[linux-lvm] Re: [PATCH] 64 bit scsi read/write

Fri Jul 13 22:04:29 UTC 2001

Chris writes:
> On Fri, Jul 13, 2001 at 02:41:52PM -0600, Andreas Dilger wrote:
> 
>     Yes, RAID should have a journal or other ordering enforcement, but
>     it really isn't any worse in this regard than a single disk.  Even
>     on a single disk you don't have any guarantees of data ordering,
>     so if you change the file and the power is lost, some of the
>     sectors will make it to disk and some will not => fsck, with
>     possible data corrpution or loss.
> 
> How so?
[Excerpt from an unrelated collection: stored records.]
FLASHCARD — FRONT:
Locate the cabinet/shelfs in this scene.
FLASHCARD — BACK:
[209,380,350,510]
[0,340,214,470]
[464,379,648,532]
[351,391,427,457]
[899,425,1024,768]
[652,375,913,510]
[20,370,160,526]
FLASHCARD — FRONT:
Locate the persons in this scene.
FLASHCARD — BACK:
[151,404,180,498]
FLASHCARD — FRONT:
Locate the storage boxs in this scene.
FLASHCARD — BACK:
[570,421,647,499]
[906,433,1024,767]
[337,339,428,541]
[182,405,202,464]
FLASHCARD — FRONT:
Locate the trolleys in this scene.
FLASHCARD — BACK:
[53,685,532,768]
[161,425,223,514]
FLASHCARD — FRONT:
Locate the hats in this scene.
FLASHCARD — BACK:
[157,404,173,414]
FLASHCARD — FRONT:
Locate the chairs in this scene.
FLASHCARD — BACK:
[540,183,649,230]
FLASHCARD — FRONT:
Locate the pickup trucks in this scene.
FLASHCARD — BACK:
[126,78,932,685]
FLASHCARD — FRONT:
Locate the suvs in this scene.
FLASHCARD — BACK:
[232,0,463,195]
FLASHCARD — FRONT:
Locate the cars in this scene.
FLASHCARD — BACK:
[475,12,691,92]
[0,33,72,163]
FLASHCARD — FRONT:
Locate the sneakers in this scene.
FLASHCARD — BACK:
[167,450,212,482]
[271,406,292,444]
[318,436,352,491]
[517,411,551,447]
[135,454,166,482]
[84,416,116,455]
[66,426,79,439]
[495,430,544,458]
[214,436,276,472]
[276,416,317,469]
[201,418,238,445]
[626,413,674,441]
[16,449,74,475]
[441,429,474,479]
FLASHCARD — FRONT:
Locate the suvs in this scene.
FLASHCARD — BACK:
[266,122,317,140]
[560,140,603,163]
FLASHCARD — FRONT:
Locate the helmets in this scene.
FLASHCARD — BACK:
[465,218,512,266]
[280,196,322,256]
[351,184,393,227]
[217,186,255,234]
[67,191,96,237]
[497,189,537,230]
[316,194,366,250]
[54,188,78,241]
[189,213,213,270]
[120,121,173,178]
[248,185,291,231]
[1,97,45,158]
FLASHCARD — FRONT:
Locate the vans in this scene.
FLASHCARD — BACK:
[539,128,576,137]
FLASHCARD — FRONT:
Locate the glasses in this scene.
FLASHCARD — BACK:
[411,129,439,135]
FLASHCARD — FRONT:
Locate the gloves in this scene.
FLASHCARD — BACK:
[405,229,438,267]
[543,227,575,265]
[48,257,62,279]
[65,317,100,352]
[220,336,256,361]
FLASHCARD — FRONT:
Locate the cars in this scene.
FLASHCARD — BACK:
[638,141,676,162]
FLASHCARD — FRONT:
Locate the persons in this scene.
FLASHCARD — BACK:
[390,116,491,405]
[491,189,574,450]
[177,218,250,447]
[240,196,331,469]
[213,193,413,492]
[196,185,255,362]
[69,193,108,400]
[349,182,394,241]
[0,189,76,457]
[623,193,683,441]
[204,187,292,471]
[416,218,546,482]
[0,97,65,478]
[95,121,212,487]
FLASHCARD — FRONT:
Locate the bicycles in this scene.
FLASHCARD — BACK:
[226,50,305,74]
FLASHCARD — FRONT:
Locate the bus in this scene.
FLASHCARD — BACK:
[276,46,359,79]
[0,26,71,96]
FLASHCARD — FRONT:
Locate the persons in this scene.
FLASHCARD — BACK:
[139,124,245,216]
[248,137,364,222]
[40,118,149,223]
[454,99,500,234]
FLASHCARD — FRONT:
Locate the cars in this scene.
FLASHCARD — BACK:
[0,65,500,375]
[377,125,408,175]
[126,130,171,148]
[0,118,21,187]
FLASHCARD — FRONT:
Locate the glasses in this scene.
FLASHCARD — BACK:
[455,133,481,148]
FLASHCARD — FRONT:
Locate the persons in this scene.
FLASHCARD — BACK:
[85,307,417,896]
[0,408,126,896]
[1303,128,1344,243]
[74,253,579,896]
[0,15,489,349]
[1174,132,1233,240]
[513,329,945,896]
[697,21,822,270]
On a single disk you can either disable write-caching or for
> SCSI disks you can use barriers of sorts.
> 
> At which time, you can either assume a sector is written or not.
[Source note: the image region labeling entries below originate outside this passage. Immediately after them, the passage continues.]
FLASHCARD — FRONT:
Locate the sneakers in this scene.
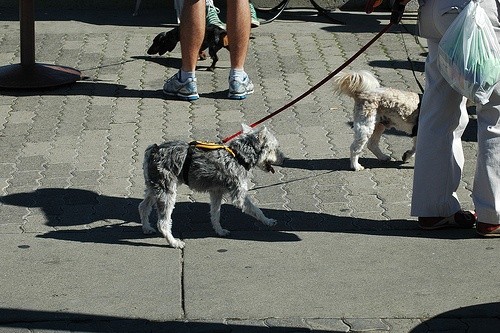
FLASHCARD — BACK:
[205,0,226,31]
[475,221,500,238]
[227,71,255,100]
[249,3,260,27]
[417,209,477,231]
[162,69,200,101]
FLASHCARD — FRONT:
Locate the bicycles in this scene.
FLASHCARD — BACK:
[248,0,344,25]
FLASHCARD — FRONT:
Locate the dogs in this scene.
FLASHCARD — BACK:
[334,69,424,171]
[138,123,287,249]
[147,22,230,72]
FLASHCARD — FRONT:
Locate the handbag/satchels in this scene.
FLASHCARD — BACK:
[436,0,500,106]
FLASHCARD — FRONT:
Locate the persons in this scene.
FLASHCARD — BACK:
[162,0,260,100]
[411,0,500,237]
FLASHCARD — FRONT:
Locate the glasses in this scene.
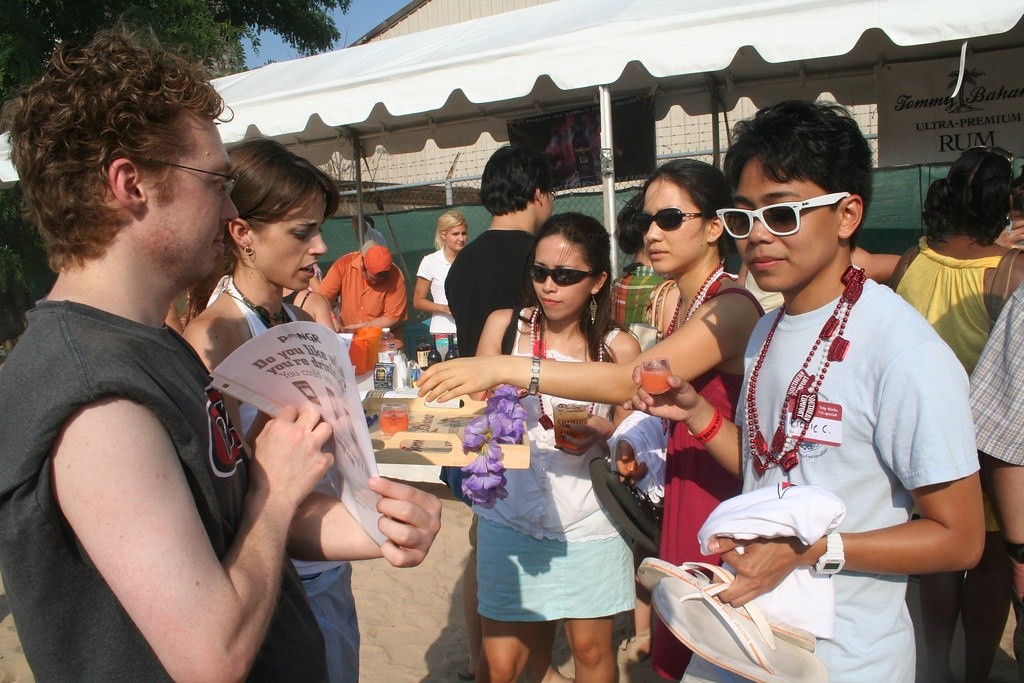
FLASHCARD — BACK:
[716,191,852,239]
[960,144,1015,191]
[136,155,241,197]
[630,207,713,234]
[529,263,597,286]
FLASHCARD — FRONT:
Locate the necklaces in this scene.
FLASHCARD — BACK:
[747,265,867,477]
[233,280,287,327]
[661,262,724,435]
[531,301,603,430]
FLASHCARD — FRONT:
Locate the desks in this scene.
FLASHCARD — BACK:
[357,371,458,485]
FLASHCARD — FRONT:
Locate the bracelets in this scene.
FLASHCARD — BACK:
[688,408,725,446]
[529,357,542,398]
[1002,539,1024,565]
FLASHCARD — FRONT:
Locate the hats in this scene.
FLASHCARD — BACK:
[361,240,393,279]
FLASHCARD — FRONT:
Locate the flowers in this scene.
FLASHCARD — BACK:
[461,384,528,508]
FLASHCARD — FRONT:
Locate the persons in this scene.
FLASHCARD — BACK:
[179,138,359,683]
[623,101,984,683]
[0,18,444,683]
[416,146,784,683]
[465,212,641,683]
[165,210,467,376]
[851,145,1024,683]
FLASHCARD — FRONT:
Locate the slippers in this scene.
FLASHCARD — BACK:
[637,557,826,683]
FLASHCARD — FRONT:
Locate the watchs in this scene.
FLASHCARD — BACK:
[808,531,845,575]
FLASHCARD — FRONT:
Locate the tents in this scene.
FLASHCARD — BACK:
[0,1,1024,274]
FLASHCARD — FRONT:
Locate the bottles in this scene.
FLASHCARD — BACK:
[378,328,397,364]
[428,335,442,368]
[416,336,433,371]
[389,342,400,364]
[445,334,458,360]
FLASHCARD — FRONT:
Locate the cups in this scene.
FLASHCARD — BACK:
[550,396,594,451]
[640,358,672,395]
[379,403,410,437]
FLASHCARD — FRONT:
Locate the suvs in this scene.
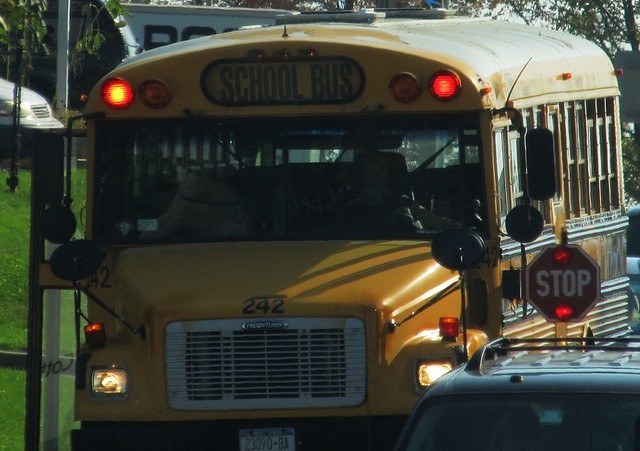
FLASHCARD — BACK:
[391,334,640,450]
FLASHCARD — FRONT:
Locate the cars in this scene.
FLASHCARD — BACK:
[1,78,64,159]
[625,205,639,296]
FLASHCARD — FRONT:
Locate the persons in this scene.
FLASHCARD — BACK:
[322,148,413,212]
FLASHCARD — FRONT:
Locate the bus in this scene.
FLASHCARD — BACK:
[49,8,631,451]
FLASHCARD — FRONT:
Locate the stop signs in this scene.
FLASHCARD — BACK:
[525,244,601,323]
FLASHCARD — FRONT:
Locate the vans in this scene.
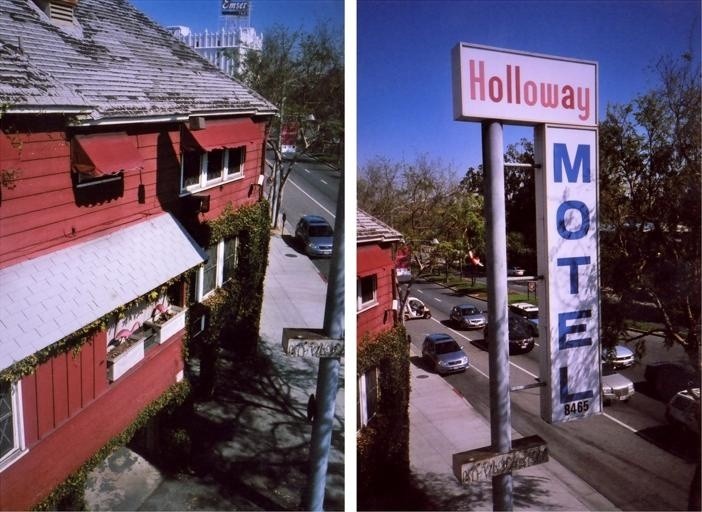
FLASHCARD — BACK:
[665,386,701,439]
[509,299,539,326]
Well, I _think_ your statement is only true if you are using rawio.
Otherwise, you have a minimum block size of 1kB (for filesystems at
least) so you can't write less than that, and you could potentially
write one sector and not another.

I'm not sure of the exact MD RAID implementation, but I suspect that
if you write a single sector*, it will be exactly the same situation.
However, it also has to write the parity to disk, so if you crash at
this point what you get back depends on the RAID implementation**.

As Alan said in another reply, with IDE disks, you have no guarantee
about write caching on the disk, even if you try to turn it off.

If you are doing synchronous I/O from your application, then I don't
think a RAID write will not complete until all of the data+parity I/O
is complete, so you should again be as safe as with a single disk.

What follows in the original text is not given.